▸ **EXCERPT**
FIG. 3 illustrates a flowchart of substeps for generic entity resolution step of the method of FIG. 2. FIG.4 illustrates an exemplary semantic graph of possible candidates for an acronym based on the method of FIG. 2.

FIG.5 illustrates a first exemplary semantic graph for a candidate retrieved from a Linked Data Source (50) of the system (100) of FIG. 1.

FIG.6 illustrates a second exemplary semantic graph for a candidate retrieved from a Linked Data Source (50) of the system (100) of FIG. 1.

FIG.7 illustrates an exemplary semantic graph for a noun phrase.

FIG. 8 illustrates a flowchart of substeps for spatial and temporal entity resolution step of the method of FIG. 2.

FIG. 9 illustrates an exemplary semantic graph for an animate noun phrase.

FIG. 10 illustrates an exemplary semantic graph for an inanimate noun phrase retrieved from a Linked Data Source (50) of the system (100) of FIG. 1.

FIGS. 11 (a-b) illustrate exemplary semantic graphs of spatial information of the inanimate noun phrase of FIG. 10. FIG. 12 illustrates a flowchart of substeps for semantic entity resolution step of the method of FIG. 2.

DESCRIPTION OF THE PREFFERED EMBODIMENT

A preferred embodiment of the present invention will be described herein below with reference to the accompanying drawings. In the following description, well known functions or constructions are not described in detail since they would obscure the description with unnecessary detail. FIG.1 shows a system for entity resolution (100) according to an embodiment of the present invention. The system (100) resolves an entity in a sentence by utilizing a generic resolution, a spatial and temporal resolution, and semantic resolution. The system (100) comprises of a syntax analysis module (10); a main verb identification module (20); an acronym and noun phrase identification module (30); an entity resolver module (40); a Linked Data Source (50); a Linguistic Resource module (60); and a Linguistic Structure and Prototype Repository (70).

▸ **REQUESTS**
1. Answer these questions about the patent excerpt:
(a) What does FIG. 9 show?
(b) What does FIG. 8 show?
(c) Which module of the system carries the number (60)?
2. Carry on writing the patent excerpt, starting right after its final sentence.
The items have nothing to do with the patent excerpt.

▸ **MATERIAL SUPPLIED**
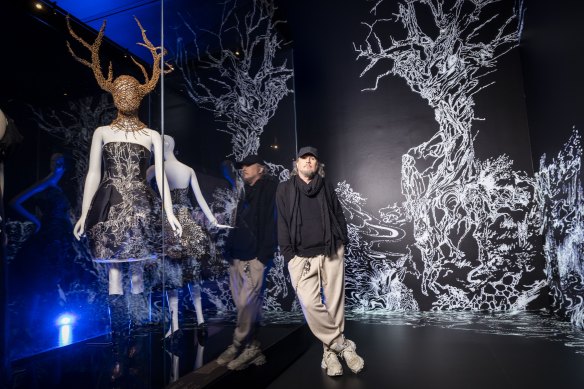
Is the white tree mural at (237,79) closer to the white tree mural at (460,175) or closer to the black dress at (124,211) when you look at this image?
the black dress at (124,211)

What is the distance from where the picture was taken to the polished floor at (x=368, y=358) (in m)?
1.47

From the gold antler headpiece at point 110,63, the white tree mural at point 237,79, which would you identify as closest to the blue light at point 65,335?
the white tree mural at point 237,79

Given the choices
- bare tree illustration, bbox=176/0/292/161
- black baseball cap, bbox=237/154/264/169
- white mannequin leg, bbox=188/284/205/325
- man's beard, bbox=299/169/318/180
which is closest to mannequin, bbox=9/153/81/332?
white mannequin leg, bbox=188/284/205/325

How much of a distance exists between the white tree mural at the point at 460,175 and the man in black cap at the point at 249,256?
2.30 m

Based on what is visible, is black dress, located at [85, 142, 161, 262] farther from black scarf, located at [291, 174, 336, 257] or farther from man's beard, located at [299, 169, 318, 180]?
man's beard, located at [299, 169, 318, 180]

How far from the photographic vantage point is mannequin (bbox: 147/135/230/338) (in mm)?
1962

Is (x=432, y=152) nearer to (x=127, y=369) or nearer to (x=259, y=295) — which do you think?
(x=259, y=295)

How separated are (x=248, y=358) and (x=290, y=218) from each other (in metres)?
0.91

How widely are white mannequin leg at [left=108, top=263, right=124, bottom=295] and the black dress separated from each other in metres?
0.04

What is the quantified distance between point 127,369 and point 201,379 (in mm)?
440

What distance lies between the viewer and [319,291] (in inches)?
97.6

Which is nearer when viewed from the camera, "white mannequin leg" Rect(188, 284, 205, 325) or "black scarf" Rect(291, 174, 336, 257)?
"white mannequin leg" Rect(188, 284, 205, 325)

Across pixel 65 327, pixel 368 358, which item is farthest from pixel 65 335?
pixel 368 358

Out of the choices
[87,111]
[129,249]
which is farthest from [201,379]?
[87,111]
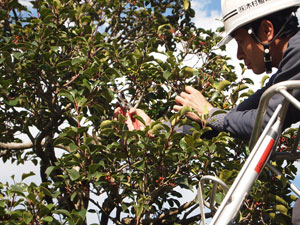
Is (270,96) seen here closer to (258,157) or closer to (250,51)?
(258,157)

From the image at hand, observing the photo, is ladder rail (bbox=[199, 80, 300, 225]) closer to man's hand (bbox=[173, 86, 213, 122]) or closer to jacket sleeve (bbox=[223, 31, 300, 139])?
jacket sleeve (bbox=[223, 31, 300, 139])

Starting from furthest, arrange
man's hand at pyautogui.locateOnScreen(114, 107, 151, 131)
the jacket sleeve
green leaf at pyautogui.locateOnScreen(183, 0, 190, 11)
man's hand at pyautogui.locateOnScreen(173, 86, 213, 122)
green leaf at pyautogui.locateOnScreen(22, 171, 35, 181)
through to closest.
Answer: green leaf at pyautogui.locateOnScreen(183, 0, 190, 11) → green leaf at pyautogui.locateOnScreen(22, 171, 35, 181) → man's hand at pyautogui.locateOnScreen(114, 107, 151, 131) → man's hand at pyautogui.locateOnScreen(173, 86, 213, 122) → the jacket sleeve

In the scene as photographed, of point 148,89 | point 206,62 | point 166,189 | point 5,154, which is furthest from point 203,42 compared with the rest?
point 5,154

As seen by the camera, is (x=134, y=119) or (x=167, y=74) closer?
(x=134, y=119)

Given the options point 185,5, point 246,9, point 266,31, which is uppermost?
point 185,5

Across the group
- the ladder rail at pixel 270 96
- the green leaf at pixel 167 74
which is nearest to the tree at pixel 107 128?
the green leaf at pixel 167 74

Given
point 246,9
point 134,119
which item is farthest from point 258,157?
point 134,119

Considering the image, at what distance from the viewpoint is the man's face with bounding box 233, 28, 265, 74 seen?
2723 millimetres

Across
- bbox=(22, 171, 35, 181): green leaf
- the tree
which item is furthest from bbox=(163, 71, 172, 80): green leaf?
bbox=(22, 171, 35, 181): green leaf

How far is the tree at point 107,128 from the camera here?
4.09m

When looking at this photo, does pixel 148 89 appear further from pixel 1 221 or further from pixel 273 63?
pixel 273 63

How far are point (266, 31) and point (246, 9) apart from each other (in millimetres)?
190

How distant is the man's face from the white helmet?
0.06 meters

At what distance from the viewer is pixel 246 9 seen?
276cm
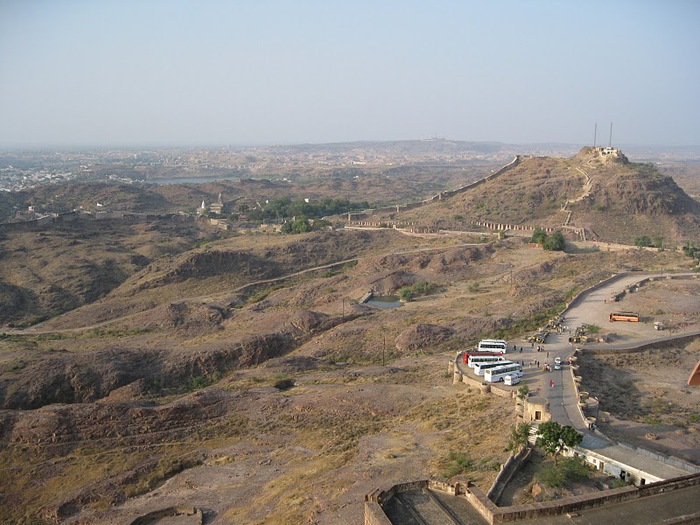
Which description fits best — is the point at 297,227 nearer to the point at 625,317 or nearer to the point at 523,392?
the point at 625,317

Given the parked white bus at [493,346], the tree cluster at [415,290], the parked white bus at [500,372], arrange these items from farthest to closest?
the tree cluster at [415,290] → the parked white bus at [493,346] → the parked white bus at [500,372]

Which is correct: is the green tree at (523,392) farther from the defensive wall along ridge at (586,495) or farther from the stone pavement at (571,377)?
the stone pavement at (571,377)

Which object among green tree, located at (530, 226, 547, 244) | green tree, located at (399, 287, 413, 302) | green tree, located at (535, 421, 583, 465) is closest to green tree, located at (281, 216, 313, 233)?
green tree, located at (530, 226, 547, 244)

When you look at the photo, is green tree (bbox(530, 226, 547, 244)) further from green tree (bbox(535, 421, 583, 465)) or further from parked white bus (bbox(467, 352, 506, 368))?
green tree (bbox(535, 421, 583, 465))

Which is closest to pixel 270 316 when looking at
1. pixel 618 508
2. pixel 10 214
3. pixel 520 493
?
pixel 520 493

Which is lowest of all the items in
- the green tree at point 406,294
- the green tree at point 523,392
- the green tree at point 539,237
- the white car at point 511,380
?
the green tree at point 406,294

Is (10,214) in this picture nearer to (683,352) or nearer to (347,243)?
(347,243)

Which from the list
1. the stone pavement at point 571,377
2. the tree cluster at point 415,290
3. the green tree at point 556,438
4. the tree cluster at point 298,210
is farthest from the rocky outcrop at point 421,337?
the tree cluster at point 298,210
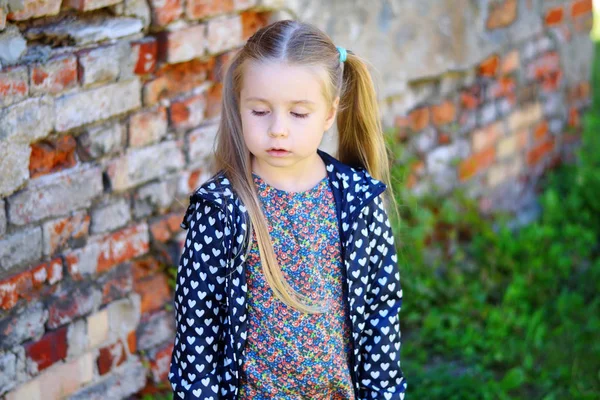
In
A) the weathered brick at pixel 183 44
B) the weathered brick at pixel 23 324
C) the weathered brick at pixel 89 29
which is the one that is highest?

▸ **ANSWERS FOR THIS EXERCISE**
1.
(a) An exemplary semantic graph for an animate noun phrase.
(b) A flowchart of substeps for the spatial and temporal entity resolution step of the method of FIG. 2.
(c) The Linguistic Resource module.

2.
The syntax analysis module (10) is connected to the main verb identification module (20). The syntax analysis module (10) is configured to transform a sentence input into a syntax structure, which is used as an input to the main verb identification module (20).

The main verb identification module (20) is connected between the syntax analysis module (10) and the acronym and noun phrase identification module (30). The main verb identification module (20) is used to identify the main verb of the syntax structure from the syntax analysis module (10). The main verb identification module (20) outputs the identified main verb to the acronym and noun phrase identification module (30). The acronym and noun phrase identification module (30) is connected to the main verb identification module (20) and the entity resolver module (40). The acronym and noun phrase identification module (30) is configured to identify both acronyms and noun phrases from the syntax structure in order to produce the acronym and noun phrase list. The entity resolver module (40) is connected to the acronym and noun phrase identification module (30), the Linked Data Source (50), the Linguistic Resource module (60) and the Linguistic Structure and Prototype Repository (70). The entity resolver module (40) is configured to perform entity resolution of the acronym and noun phrase list based on a generic entity resolution, a spatial and temporal entity resolution, and semantic resolution. The entity resolver module (40) includes a generic resolution module (41), a spatial and temporal resolution module (42), and a semantic resolution module (43). The generic resolution module (41 ) performs the generic entity resolution on each acronym and each noun phrase in the acronym and noun phrase list by utilizing the Linked Data Source (50), wherein the Linked Data Source (50) comprises of data that contains real-world information which interlink with one another. The spatial and temporal resolution module (42) performs the spatial and temporal entity resolution by extracting the spatial and temporal information from an animate and an inanimate noun phrase of the acronym and noun phrase list from the Linguistic Resource module (60), wherein the Linguistic Resource module (60) comprises of different types of linguistics such as syntax, semantics and morphology The semantic resolution module (43) performs the semantic entity resolution by comparing semantic structures to a linguistic structure and prototype retrieved from the Linguistic Structure and Prototype Repository (70), wherein the Linguistic Structure and Prototype Repository (70) comprises of different kinds of language structures and prototypes that are used to categorize entities.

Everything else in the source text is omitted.